■ AVAILABLE DATA ■
################

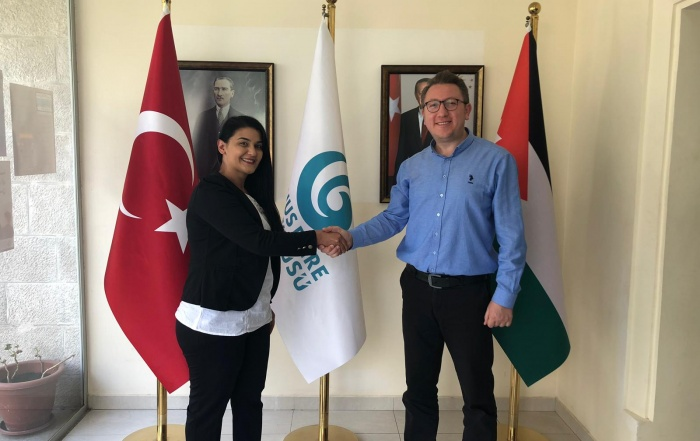 زيارة اوكي تمام للسفارة التركية في الأردن ومركز يونس أمرة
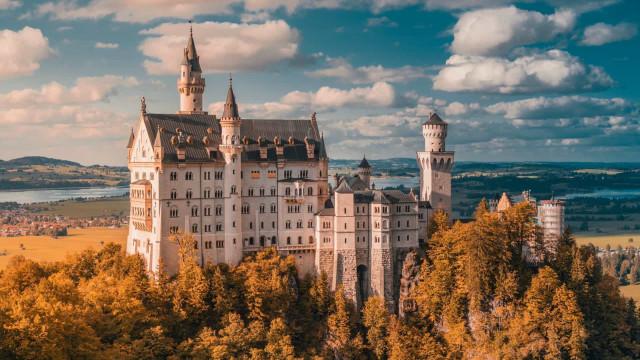 Um rei louco e mistérios: a história por trás do castelo da Disney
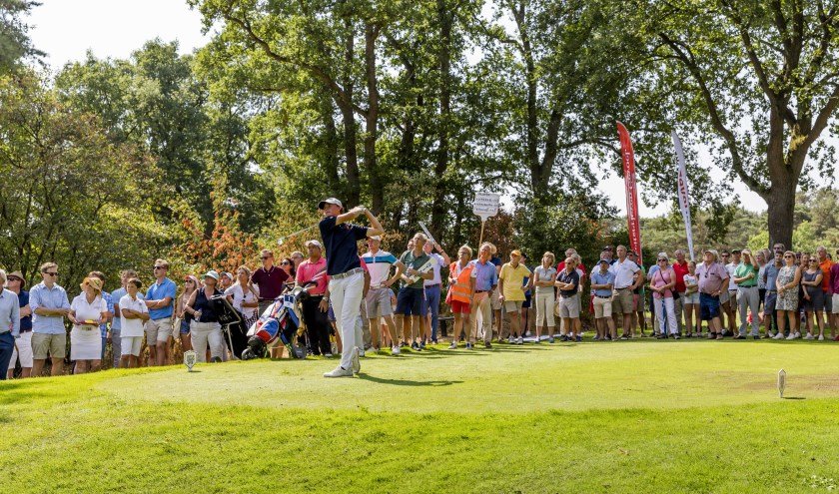 Drukte tijdens het Dutch Junior Open als Kiet van der Weele afslaat.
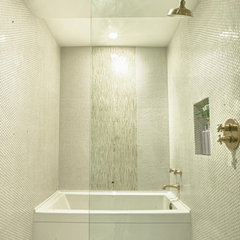 modern bathroom by Design Platform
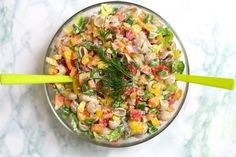 dietetyczna sałatka makaronowa
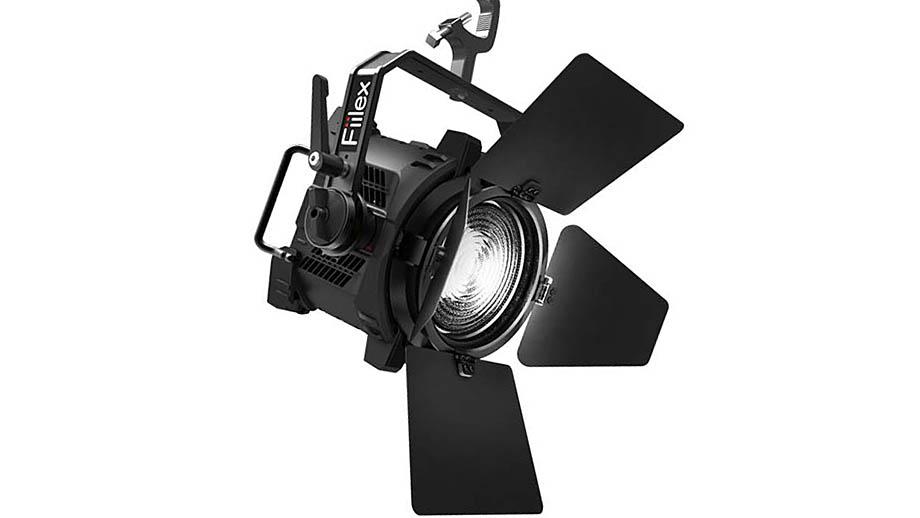 Fiilex Q5 Color – осветитель с линзой Френеля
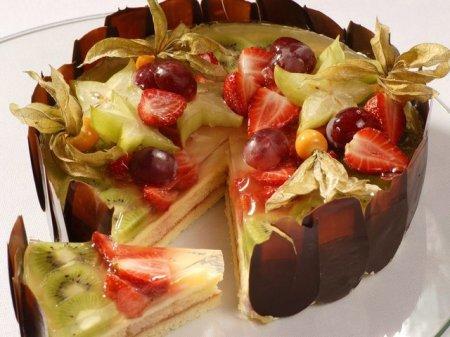 Рецепт Ягодно-фруктовый бисквит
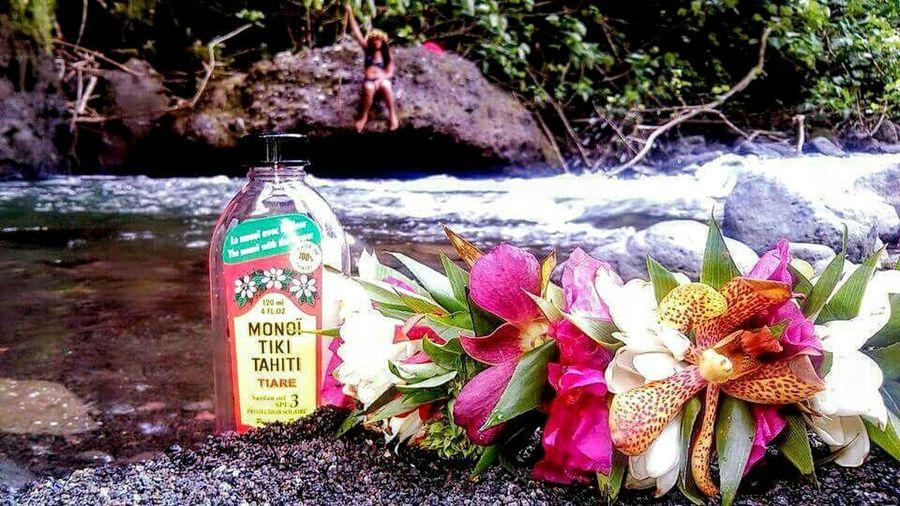 Tanning Oil Monoi Flower Crown River View Riverside River Beautiful Girl Taking Photos EyeEm Nature Lover Beautiful Nature 😊💚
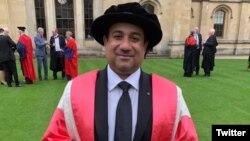 راحت فتح علی خان ڈاکٹریٹ کی اعزازی ڈگری وصول کرنے کے بعد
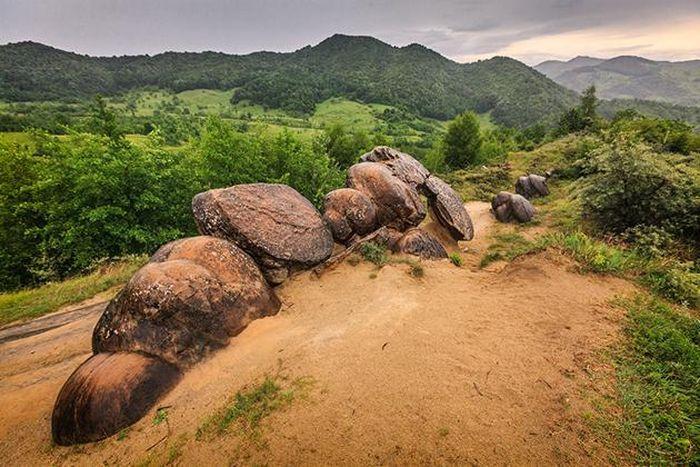 Ly kỳ loài đá độc nhất vô nhị có thể mọc như nấm ở của Romania - ảnh 4.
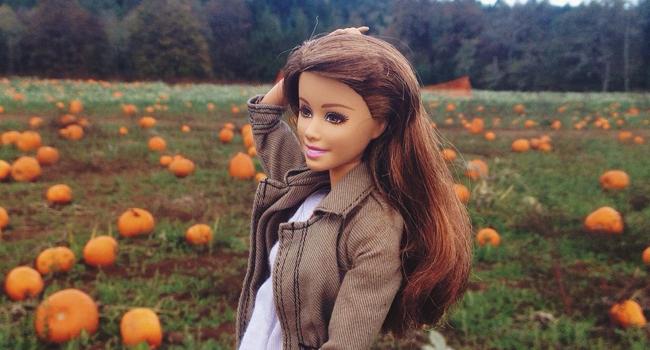(Image Credit: Socality Barbie/Instagram)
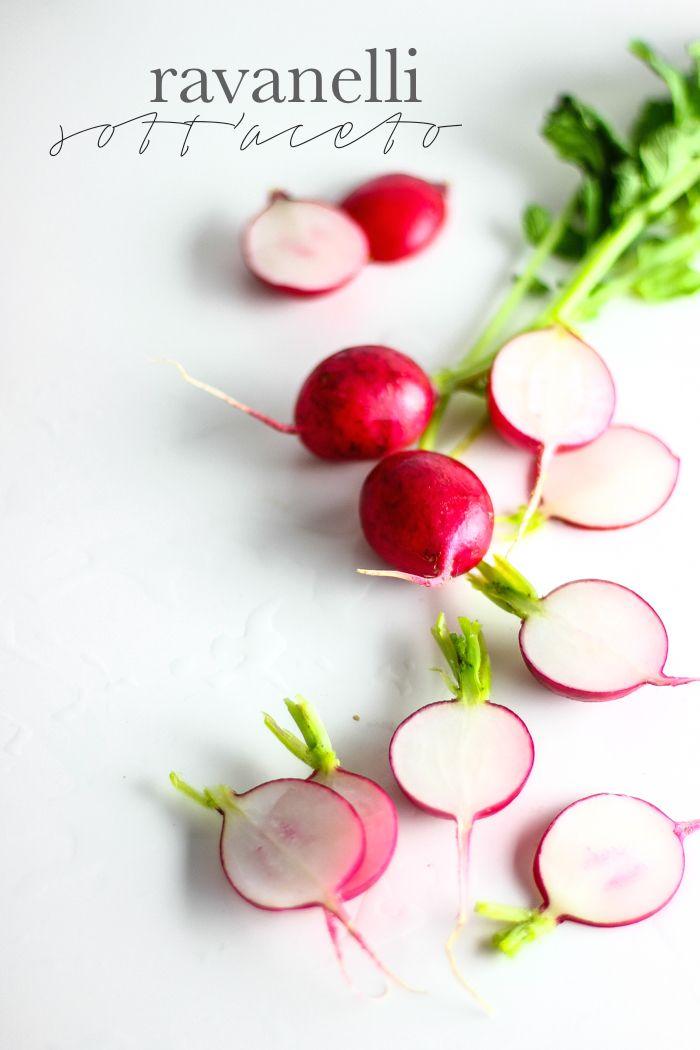 quick pickled radishes - ravanelli sottaceto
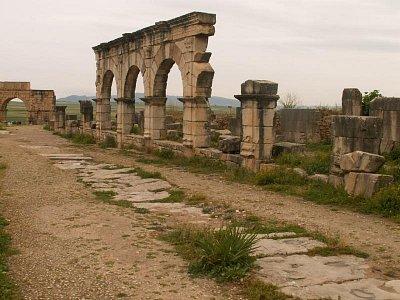 Decumanus Maximus - Hlavní ulice - její průčelí tvořily podle římské a italské módy obchody, vybudované v malinkých kójích. (nahrál: Petr Kubík)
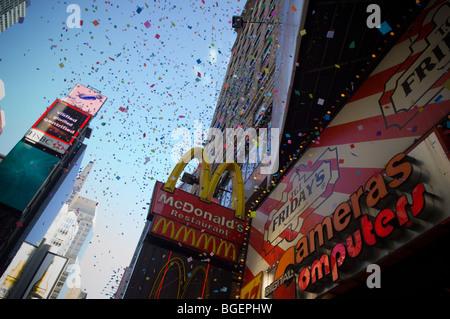 Konfetti während Silvester am Times Square verwendet werden ist ein Testflug am Times Square in New York gegeben. - Stockfoto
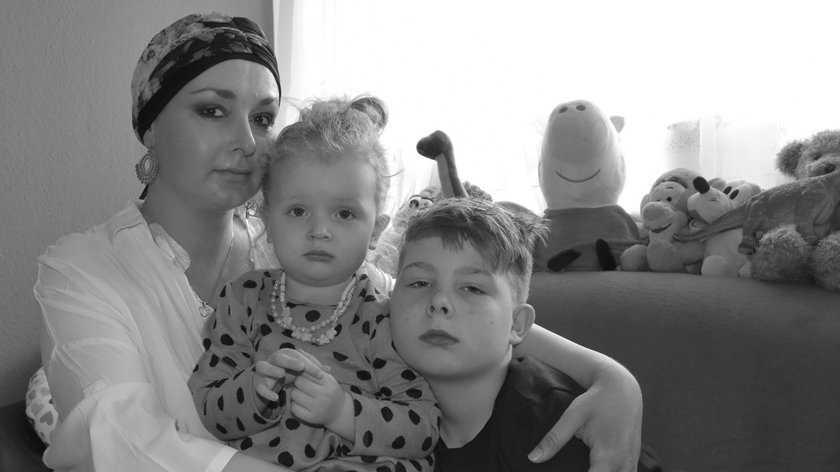 """Tragiczna historia matki dwójki dzieci. Walczyła o życie dla swoich """"bakłażanków""""!"""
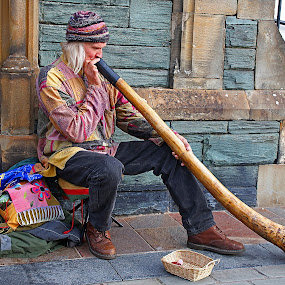The big horn by Wilson Beckett - People Musicians & Entertainers (  )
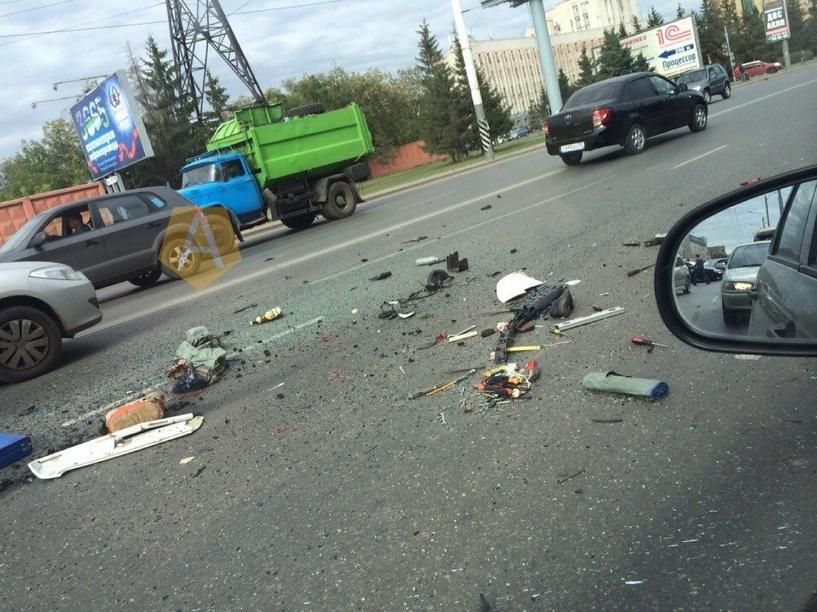 В Омске у администрации Советского округа столкнулись шесть автомобилей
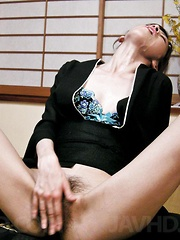 Kanon Hanai Asian in traditional dress gets sperm in her mouth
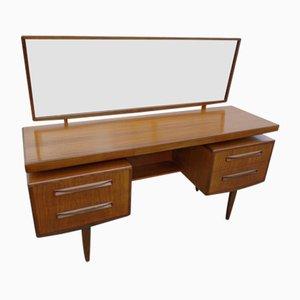Britischer Fresco Schreibtisch von Victor Wilkins für G-Plan, 1960er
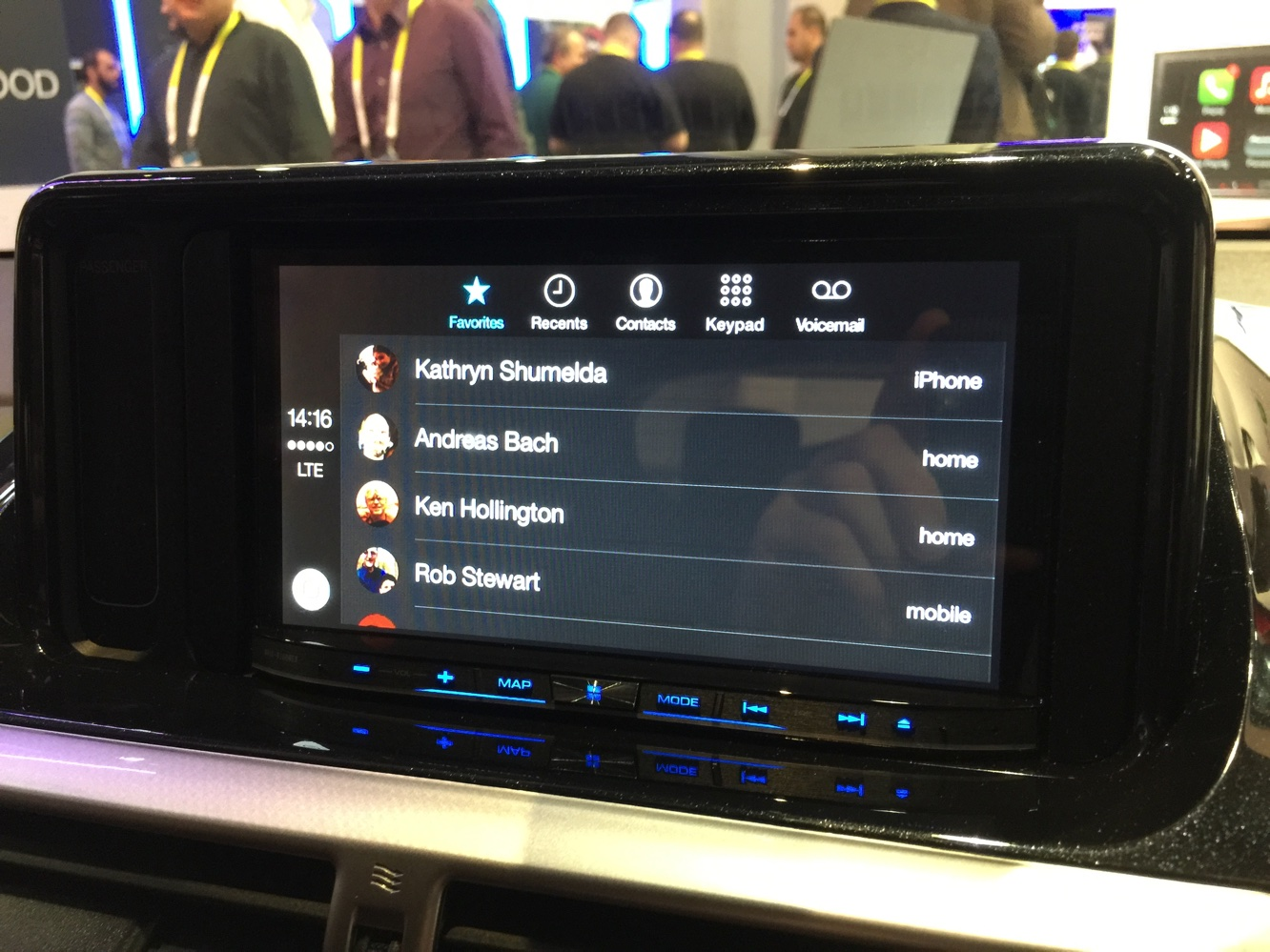 Hands-on with CarPlay at CES 2015 4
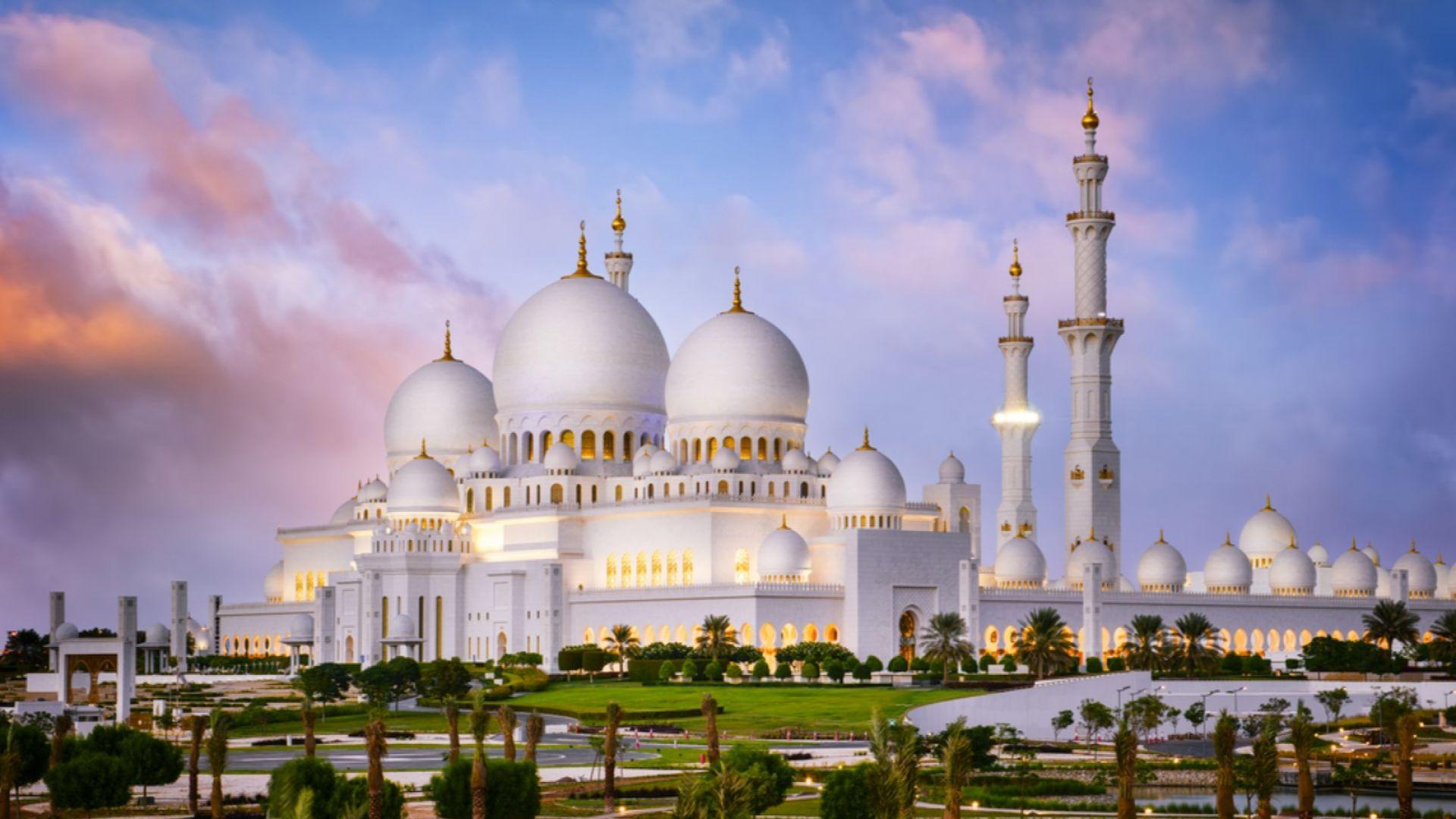 В Абу Даби само със зелен статут на плаж, в хотелите и заведенията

################

■ EXERCISE PROMPT ■
Set every record down verbatim. No pictures belong in the copy.

■ SOLUTION FOR THIS PROBLEM ■
 زيارة اوكي تمام للسفارة التركية في الأردن ومركز يونس أمرة
 Um rei louco e mistérios: a história por trás do castelo da Disney
 Drukte tijdens het Dutch Junior Open als Kiet van der Weele afslaat.
 modern bathroom by Design Platform
 dietetyczna sałatka makaronowa
 Fiilex Q5 Color – осветитель с линзой Френеля
 Рецепт Ягодно-фруктовый бисквит
 Tanning Oil Monoi Flower Crown River View Riverside River Beautiful Girl Taking Photos EyeEm Nature Lover Beautiful Nature 😊💚
 راحت فتح علی خان ڈاکٹریٹ کی اعزازی ڈگری وصول کرنے کے بعد
 Ly kỳ loài đá độc nhất vô nhị có thể mọc như nấm ở của Romania - ảnh 4.
(Image Credit: Socality Barbie/Instagram)
 quick pickled radishes - ravanelli sottaceto
 Decumanus Maximus - Hlavní ulice - její průčelí tvořily podle římské a italské módy obchody, vybudované v malinkých kójích. (nahrál: Petr Kubík)
 Konfetti während Silvester am Times Square verwendet werden ist ein Testflug am Times Square in New York gegeben. - Stockfoto
 """Tragiczna historia matki dwójki dzieci. Walczyła o życie dla swoich """"bakłażanków""""!"""
The big horn by Wilson Beckett - People Musicians & Entertainers (  )
 В Омске у администрации Советского округа столкнулись шесть автомобилей
 Kanon Hanai Asian in traditional dress gets sperm in her mouth
Britischer Fresco Schreibtisch von Victor Wilkins für G-Plan, 1960er
 Hands-on with CarPlay at CES 2015 4
 В Абу Даби само със зелен статут на плаж, в хотелите и заведенията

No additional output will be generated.